Utilities

Zygote provides a set of helpful utilities. These are all "user-level" tools – in other words you could have written them easily yourself, but they live in Zygote for convenience.

Zygote.@showgradMacro
@showgrad(x) -> x

Much like @show, but shows the gradient about to accumulate to x. Useful for debugging gradients.

julia> gradient(2, 3) do a, b
         @showgrad(a)*b
       end
∂(a) = 3
(3, 2)

Note that the gradient depends on how the output of @showgrad is used, and is not the overall gradient of the variable a. For example:

julia> gradient(2) do a
     @showgrad(a)*a
   end
∂(a) = 2
(4,)

julia> gradient(2, 3) do a, b
         @showgrad(a) # not used, so no gradient
         a*b
       end
∂(a) = nothing
(3, 2)
Zygote.hookFunction
hook(x̄ -> ..., x) -> x

Gradient hooks. Allows you to apply an arbitrary function to the gradient for x.

julia> gradient(2, 3) do a, b
         hook(ā -> @show(ā), a)*b
       end
ā = 3
(3, 2)

julia> gradient(2, 3) do a, b
         hook(-, a)*b
       end
(-3, 2)
Zygote.dropgradFunction
dropgrad(x) -> x

Drop the gradient of x.

julia> gradient(2, 3) do a, b
     dropgrad(a)*b
   end
(nothing, 2)
Zygote.hessianFunction
hessian(f, x)

Construct the Hessian of f, where x is a real or real array and f(x) is a real.

julia> hessian(((a, b),) -> a*b, [2, 3])
2×2 Array{Int64,2}:
 0  1
 1  0
Zygote.BufferType
Buffer(xs, ...)

Buffer is an array-like type which is mutable when taking gradients. You can construct a Buffer with the same syntax as similar (e.g. Buffer(xs, 5)) and then use normal indexing. Finally, use copy to get back a normal array.

For example:

julia> function vstack(xs)
           buf = Buffer(xs, length(xs), 5)
           for i = 1:5
             buf[:, i] = xs
           end
           return copy(buf)
         end
vstack (generic function with 1 method)

julia> vstack([1, 2, 3])
3×5 Array{Int64,2}:
 1  1  1  1  1
 2  2  2  2  2
 3  3  3  3  3

julia> gradient(x -> sum(vstack(x)), [1, 2, 3])
([5.0, 5.0, 5.0],)

Buffer is not an AbstractArray and can't be used for linear algebra operations like matrix multiplication. This prevents it from being captured by pullbacks.

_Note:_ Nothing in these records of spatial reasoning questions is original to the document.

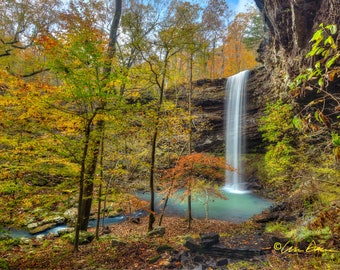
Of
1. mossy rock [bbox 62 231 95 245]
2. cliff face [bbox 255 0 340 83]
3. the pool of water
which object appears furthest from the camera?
the pool of water

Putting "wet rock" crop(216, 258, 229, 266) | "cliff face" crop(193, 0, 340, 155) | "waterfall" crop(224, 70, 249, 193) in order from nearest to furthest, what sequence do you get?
"wet rock" crop(216, 258, 229, 266) → "cliff face" crop(193, 0, 340, 155) → "waterfall" crop(224, 70, 249, 193)

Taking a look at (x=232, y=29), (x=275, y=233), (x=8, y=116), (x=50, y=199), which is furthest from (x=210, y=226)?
(x=232, y=29)

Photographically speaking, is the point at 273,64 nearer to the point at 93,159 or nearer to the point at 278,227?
the point at 278,227

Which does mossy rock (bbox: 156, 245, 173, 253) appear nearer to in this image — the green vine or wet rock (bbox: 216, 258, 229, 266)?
wet rock (bbox: 216, 258, 229, 266)

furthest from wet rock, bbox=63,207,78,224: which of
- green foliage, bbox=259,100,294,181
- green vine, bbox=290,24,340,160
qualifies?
green vine, bbox=290,24,340,160

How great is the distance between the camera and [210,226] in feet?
27.3

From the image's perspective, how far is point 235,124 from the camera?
712 inches

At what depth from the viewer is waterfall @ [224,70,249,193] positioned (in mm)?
17625

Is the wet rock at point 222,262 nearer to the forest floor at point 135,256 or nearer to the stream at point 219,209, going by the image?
the forest floor at point 135,256

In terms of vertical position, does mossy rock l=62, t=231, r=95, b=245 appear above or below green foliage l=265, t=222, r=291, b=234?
below

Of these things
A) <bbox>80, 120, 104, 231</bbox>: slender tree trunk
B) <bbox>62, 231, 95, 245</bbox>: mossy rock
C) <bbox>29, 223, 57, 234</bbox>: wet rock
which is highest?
<bbox>80, 120, 104, 231</bbox>: slender tree trunk

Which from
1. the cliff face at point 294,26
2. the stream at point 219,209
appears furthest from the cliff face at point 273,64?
the stream at point 219,209

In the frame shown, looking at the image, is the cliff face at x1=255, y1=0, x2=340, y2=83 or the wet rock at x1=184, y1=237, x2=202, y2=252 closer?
the wet rock at x1=184, y1=237, x2=202, y2=252

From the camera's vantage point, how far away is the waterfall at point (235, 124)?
57.8 ft
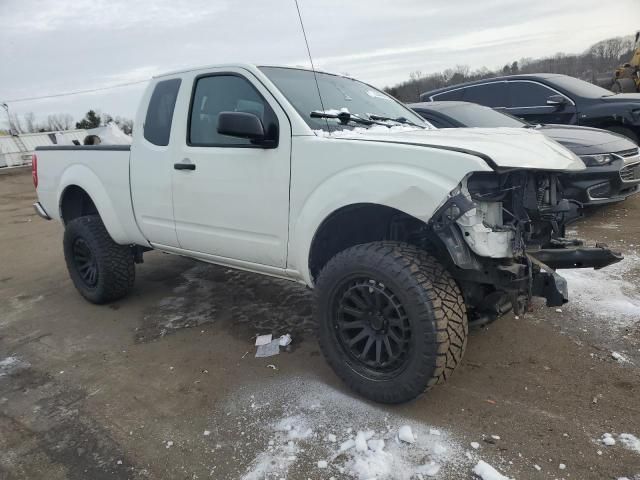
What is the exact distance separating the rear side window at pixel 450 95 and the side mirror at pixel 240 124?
626cm

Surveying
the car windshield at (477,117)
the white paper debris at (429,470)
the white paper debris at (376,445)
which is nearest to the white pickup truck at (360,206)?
the white paper debris at (376,445)

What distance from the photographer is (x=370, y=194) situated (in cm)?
266

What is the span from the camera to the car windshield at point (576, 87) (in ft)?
25.9

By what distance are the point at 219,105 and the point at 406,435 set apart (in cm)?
257

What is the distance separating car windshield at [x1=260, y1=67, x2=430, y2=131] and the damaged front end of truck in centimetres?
107

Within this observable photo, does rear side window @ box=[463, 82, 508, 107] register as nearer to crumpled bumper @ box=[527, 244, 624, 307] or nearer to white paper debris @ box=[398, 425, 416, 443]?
crumpled bumper @ box=[527, 244, 624, 307]

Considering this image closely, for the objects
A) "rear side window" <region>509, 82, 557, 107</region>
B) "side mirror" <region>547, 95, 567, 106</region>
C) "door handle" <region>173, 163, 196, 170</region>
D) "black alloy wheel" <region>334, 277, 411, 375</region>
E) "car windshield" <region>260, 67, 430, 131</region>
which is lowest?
"black alloy wheel" <region>334, 277, 411, 375</region>

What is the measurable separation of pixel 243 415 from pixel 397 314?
1079mm

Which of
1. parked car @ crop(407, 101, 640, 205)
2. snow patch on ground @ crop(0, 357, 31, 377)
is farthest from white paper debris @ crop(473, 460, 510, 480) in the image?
parked car @ crop(407, 101, 640, 205)

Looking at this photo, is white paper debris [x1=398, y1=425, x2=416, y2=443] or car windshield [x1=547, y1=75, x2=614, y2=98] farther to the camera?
car windshield [x1=547, y1=75, x2=614, y2=98]

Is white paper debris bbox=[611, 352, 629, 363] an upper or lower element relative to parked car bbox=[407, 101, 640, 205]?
lower

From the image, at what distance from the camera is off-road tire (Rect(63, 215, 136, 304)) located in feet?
14.8

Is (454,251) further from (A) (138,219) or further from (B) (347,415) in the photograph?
(A) (138,219)

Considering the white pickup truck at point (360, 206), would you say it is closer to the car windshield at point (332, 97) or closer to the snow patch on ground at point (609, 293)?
the car windshield at point (332, 97)
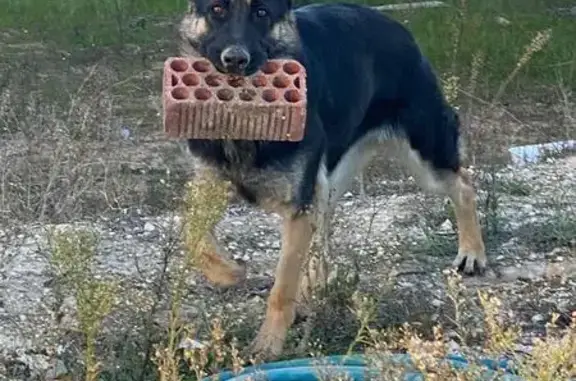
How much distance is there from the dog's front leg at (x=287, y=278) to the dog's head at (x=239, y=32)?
2.13 feet

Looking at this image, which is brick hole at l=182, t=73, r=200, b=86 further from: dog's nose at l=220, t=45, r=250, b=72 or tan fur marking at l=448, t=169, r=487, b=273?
tan fur marking at l=448, t=169, r=487, b=273

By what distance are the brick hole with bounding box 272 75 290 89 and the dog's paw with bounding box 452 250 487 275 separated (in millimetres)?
1570

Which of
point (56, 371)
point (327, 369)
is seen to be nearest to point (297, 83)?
point (56, 371)

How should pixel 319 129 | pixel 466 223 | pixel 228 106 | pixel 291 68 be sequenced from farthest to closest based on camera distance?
pixel 466 223 → pixel 319 129 → pixel 291 68 → pixel 228 106

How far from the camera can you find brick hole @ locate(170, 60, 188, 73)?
4938mm

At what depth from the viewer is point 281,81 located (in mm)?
4992

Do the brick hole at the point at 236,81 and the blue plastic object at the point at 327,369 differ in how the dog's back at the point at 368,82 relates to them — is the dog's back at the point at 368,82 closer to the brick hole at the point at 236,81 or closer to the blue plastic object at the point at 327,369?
the brick hole at the point at 236,81

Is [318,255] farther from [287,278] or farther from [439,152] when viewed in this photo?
[439,152]

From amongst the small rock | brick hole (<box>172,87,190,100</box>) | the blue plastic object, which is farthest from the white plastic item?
the small rock

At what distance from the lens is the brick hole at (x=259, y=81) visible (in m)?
4.95

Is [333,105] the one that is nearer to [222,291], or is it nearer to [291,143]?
[291,143]

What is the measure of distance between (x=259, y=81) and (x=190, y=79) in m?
0.25

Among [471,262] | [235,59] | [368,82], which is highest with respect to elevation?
[235,59]

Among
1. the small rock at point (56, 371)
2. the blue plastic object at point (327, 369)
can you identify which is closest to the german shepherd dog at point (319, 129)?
the blue plastic object at point (327, 369)
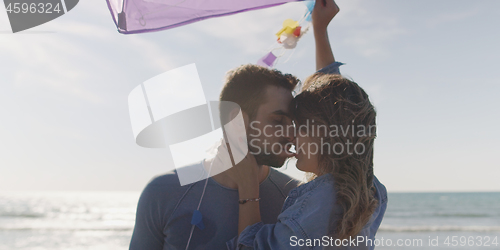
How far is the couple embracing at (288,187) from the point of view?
1.83 meters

copy is a semantic copy, but does not allocate memory. Instead the Buffer is made immutable after copying.

Zygote.forwarddiffFunction
forwarddiff(f, x) -> f(x)

Runs f(x) as usual, but instructs Zygote to differentiate f using forward mode, rather than the usual reverse mode.

Forward mode takes time linear in length(x) but only has constant memory overhead, and is very efficient for scalars, so in some cases this can be a useful optimisation.

julia> function pow(x, n)
         r = one(x)
         for i = 1:n
           r *= x
         end
         return r
       end
pow (generic function with 1 method)

julia> gradient(5) do x
         forwarddiff(x) do x
           pow(x, 2)
         end
       end
(10,)

Note that the function f will drop gradients for any closed-over values.

julia> gradient(2, 3) do a, b
         forwarddiff(a) do a
           a*b
         end
       end
(3, nothing)

This can be rewritten by explicitly passing through b, i.e.

gradient(2, 3) do a, b
  forwarddiff([a, b]) do (a, b)
    a*b
  end
end
Zygote.ignoreFunction
ignore() do
  ...
end

Tell Zygote to ignore a block of code. Everything inside the do block will run on the forward pass as normal, but Zygote won't try to differentiate it at all. This can be useful for e.g. code that does logging of the forward pass.

Obviously, you run the risk of incorrect gradients if you use this incorrectly.

Params and Grads can be copied to and from arrays using the copy! function.